The Purpose Driven Sentence – Rick Warren Exposes the Flaw in Hobby Lobby’s Challenge to the ACA

March 22, 2014

In an op-ed in Saturday’s Washington Post, Pastor Rick Warren claims that the contraception mandate of the Affordable Care Act violates the religious freedom of the Green family that owns the multibillion-dollar, for-profit corporation called Hobby Lobby Stores, Inc.  Much has been written about why this is not so (including here by my colleague David Gans), but now Warren’s op-ed itself unwittingly exposes the gaping hole in the Greens’ legal theory.   According to Warren:

“Two years ago, the Greens’ commitment to practicing their religious convictions in their family business required that they object to just a few of the contraceptives the government requires providing to employees under the Affordable Care Act.”

“The government requires providing”?  Requires of whom?  Rather awkward writing by a best-selling author.  A more clearly written sentence explaining what the ACA actually does would say:

“Two years ago, the Greens’ commitment to practicing their religious convictions in their family business required that they object to just a few of the contraceptives the government requires that Hobby Lobby provide to its employees under its group health insurance plan.”

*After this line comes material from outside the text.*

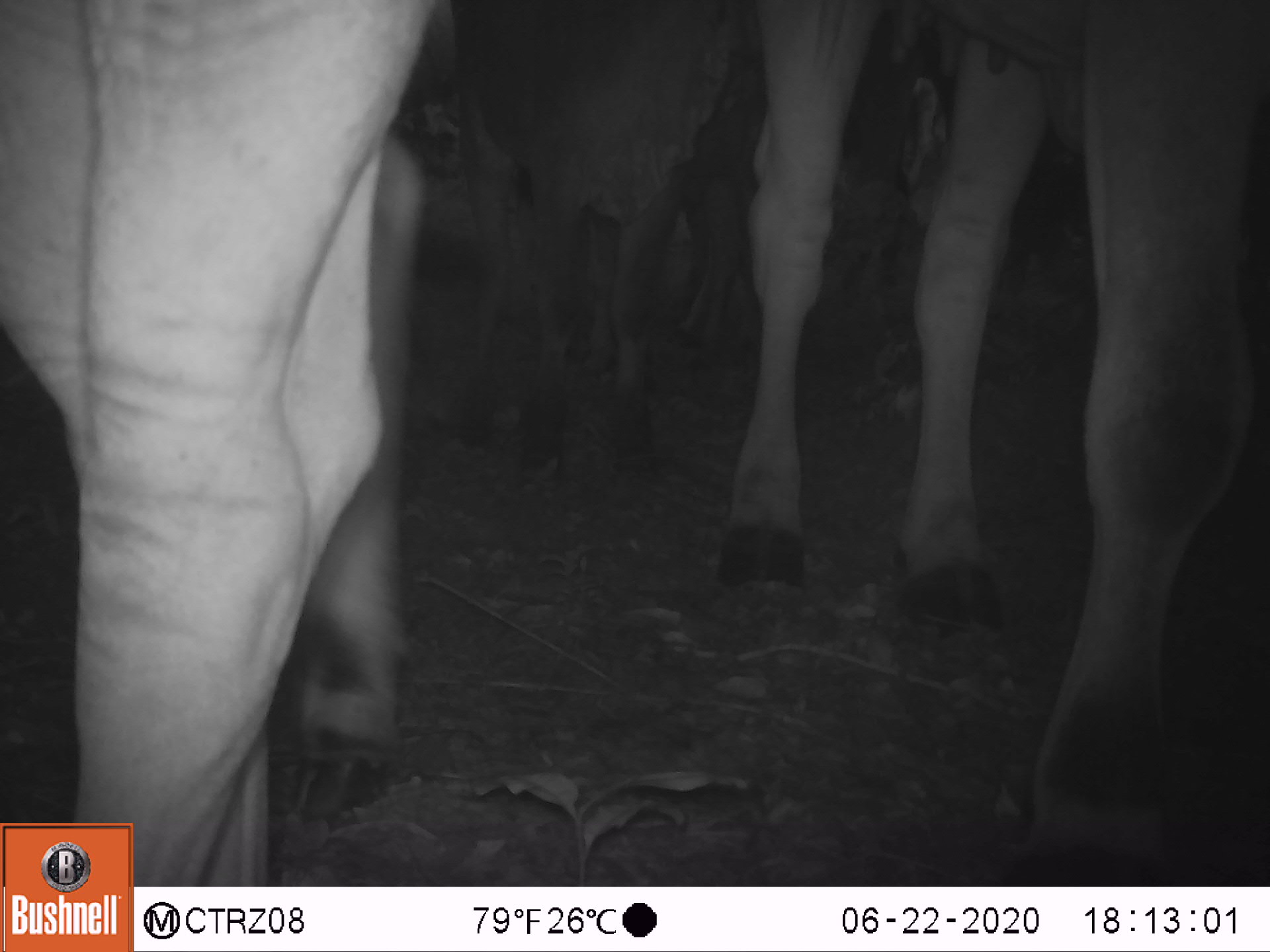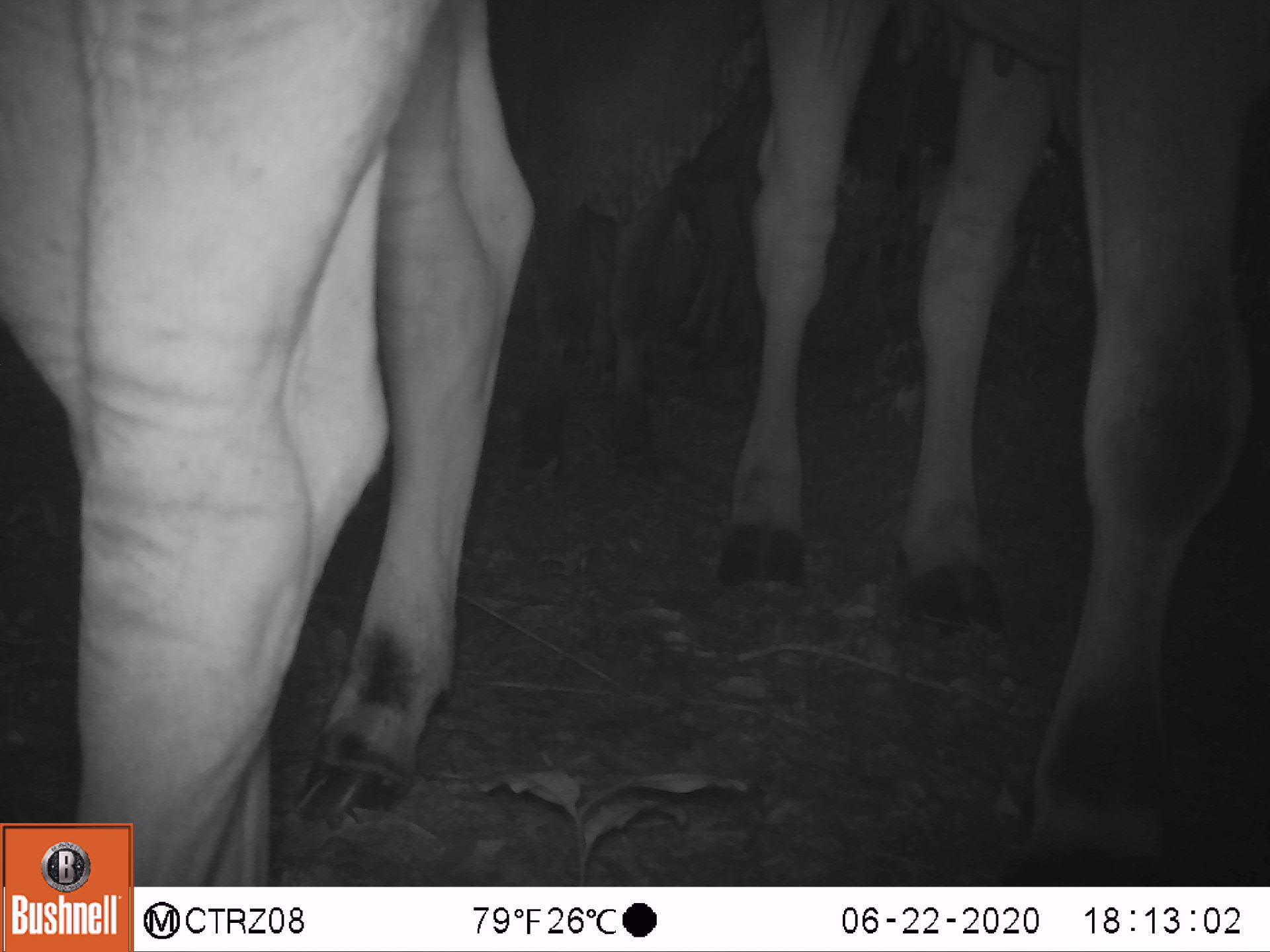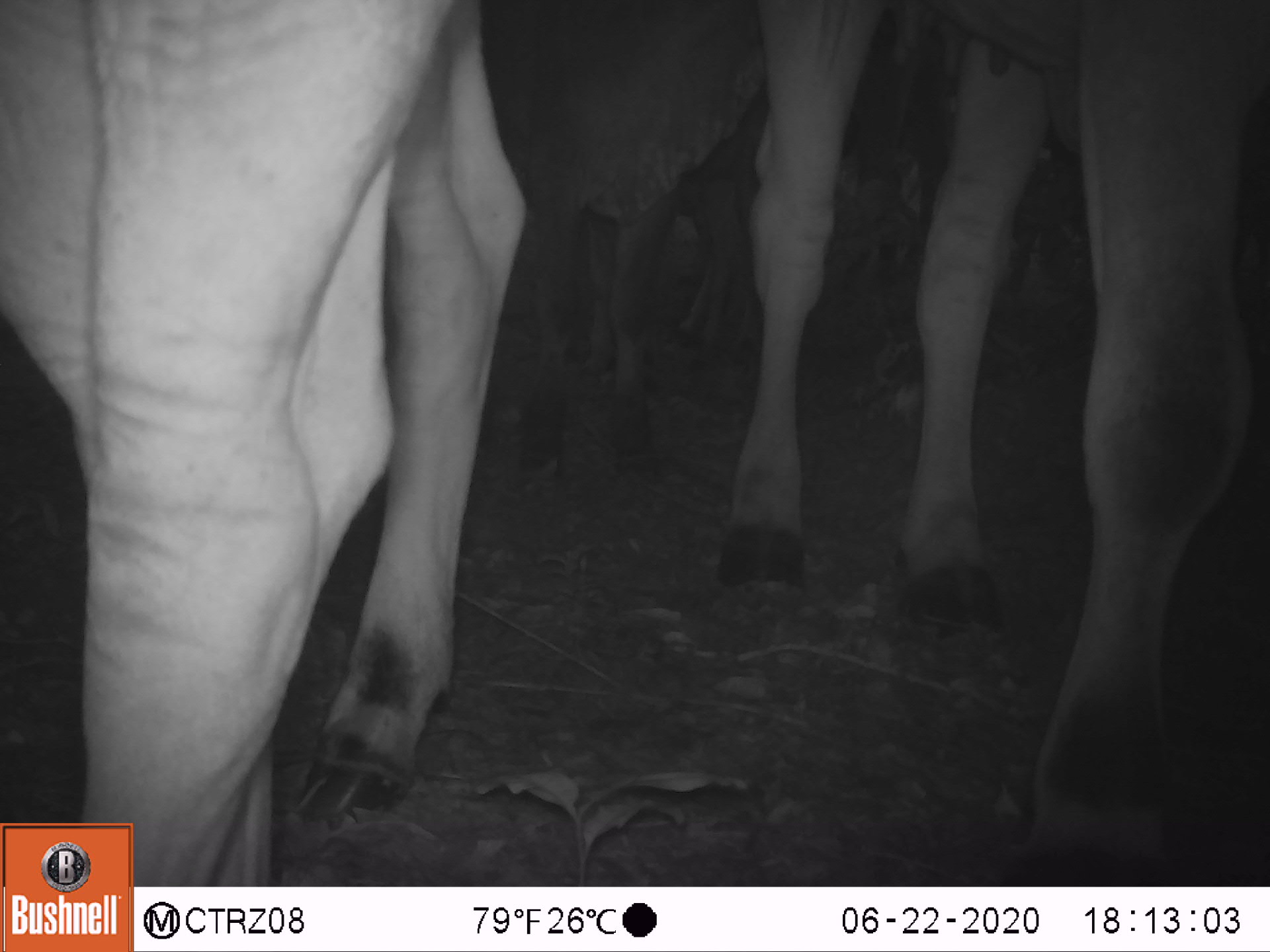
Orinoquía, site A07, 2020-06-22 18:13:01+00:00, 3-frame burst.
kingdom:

Warren’s carefully crafted sentence slides right over the fact that the ACA imposes no legal obligations on the Greens themselves, only on the corporate entity Hobby Lobby Stores, Inc.  

This is hardly a distinction without a difference.  Individuals who own corporations are given many privileges that individuals running an unincorporated business simply do not enjoy, such as immunity from personal liability for the debts and obligations of the business, which is why so many business owners choose to incorporate.  

The Greens themselves made that choice and elected to incorporate Hobby Lobby Stores.   Now, however, they would like Hobby Lobby to enjoy the privileges of incorporation but without all of the obligations imposed on other for-profit corporations.  That seems a pretty clear sentence to write.